Pros / It's the most affordable Bluetooth FM transmitter.
Cons / The signal clarity is awful.
Verdict / FM transmitters don't provide a great audio quality, and the Nulaxy KM18 is no exception. However, it's significantly better than other FM transmitters.
FM transmitters aren't the best option, but for stereo's lacking an AUX port, it's the only option. With this in mind, the Nulaxy KM18 is the best Bluetooth FM transmitter I tested, despite having an audio quality far worse than each of the AUX-in Bluetooth adapters, like the Anker SoundSync Drive. However, it's significantly better than other FM transmitters I tested. The ease of pairing is superior, as are the controls, making it easy to find the best FM station for reception quality. So, if a Bluetooth FM transmitter is your only option, the Nulaxy KM18 is your best choice.
The Nulaxy KM18 is the most popular Bluetooth car kit on Amazon, and it's not even close. With over 11,500 reviews (twice as much as the second most reviewed product) and a 4.3 rating (tied with other devices for the highest overall rating), the KM18 is clearly popular. The $17.99 price likely has something to do with that, as it's the second most affordable Bluetooth car adapter and the most affordable FM transmitter.
The biggest issue with FM transmitters is the radio technology isn't designed for great audio. Radio signals have a low signal-to-noise ratio – there's a lot of static in the signal. This was clearly evident in the signal clarity test, where the Nulaxy received a D+ grade.
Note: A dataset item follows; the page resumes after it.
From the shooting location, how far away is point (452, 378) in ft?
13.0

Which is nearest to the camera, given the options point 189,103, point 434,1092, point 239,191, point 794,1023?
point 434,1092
When the volume is relatively high, you can trick your ears into ignoring the noise in the signal. With the KM18, the static isn't noticeable unless the songs get quiet or in the lull between songs. In other words, it's tolerable for an FM transmitter. While it's nowhere near the quality of an AUX-in Bluetooth adapter, the quality is a lot better than the Mpow and GOgroove FlexSMART X5 FM transmitters. Both of those devices received D- grades and were nearly intolerable.
The signal strength of the KM18 received an A grade. This is a direct correlation to the signal clarity, because a stronger transmission results in better reception.
The KM18 has a AUX-in port. There are several ways you can make use of this port. First, you use a 3.5 mm audio cord and plug it into your car stereo's AUX port to forgo the FM transmission. However, I don't recommend this option. If your car stereo has an AUX port, I recommend opting for an unobtrusive AUX-in Bluetooth adapter. Second, you can connect other non-Bluetooth audio devices, such as an iPod, to the KM18's AUX port and transmit audio via the FM transmitter.
The call quality isn’t good, receiving a D+ grade. This shouldn't be a surprise though, considering the signal clarity issues of radio. In addition, with studies suggesting hands-free calling is not safer than hands-full calling, this subpar performance means little. Even if you're skeptical about the studies, the National Highway Traffic Safety Administration considers phone conversations, whether hands-free or not, as distracted driving.
The KM18 plugs into your car charger and features an adjustable arm, a similar design to other FM transmitters. The biggest issue with this design is how obtrusive it can be. In my car, it's too close to the gear shift. Even with the short adjustable arm, it gets in the way. Clearly, this isn’t an issue in all vehicles, but it is something to consider.
The controls received an A for ease of use. It's a very simple and intuitive setup. The controls are clearly labeled and the display is big enough to see from the driver's seat, making it easy to navigate radio stations, but it's not so big it becomes more obtrusive than it already is.
The ease of pairing received a B grade. It took me about a minute to successfully pair the KM18 to my phone and music player. This was considerably better than half of the Bluetooth adapters I tested. There were still a handful of faster and easier to pair devices.
As one of the most affordable Bluetooth car kits on the market, the Nulaxy KM18 is a good option for streaming music, especially if your stereo doesn't have an AUX port. The FM transmission isn't comparable to the AUX-in quality, but many older stereos don't have AUX ports. It's bigger than most Bluetooth adapters and has the potential to get in the way, but the controls are easier to use than other Bluetooth FM transmitters.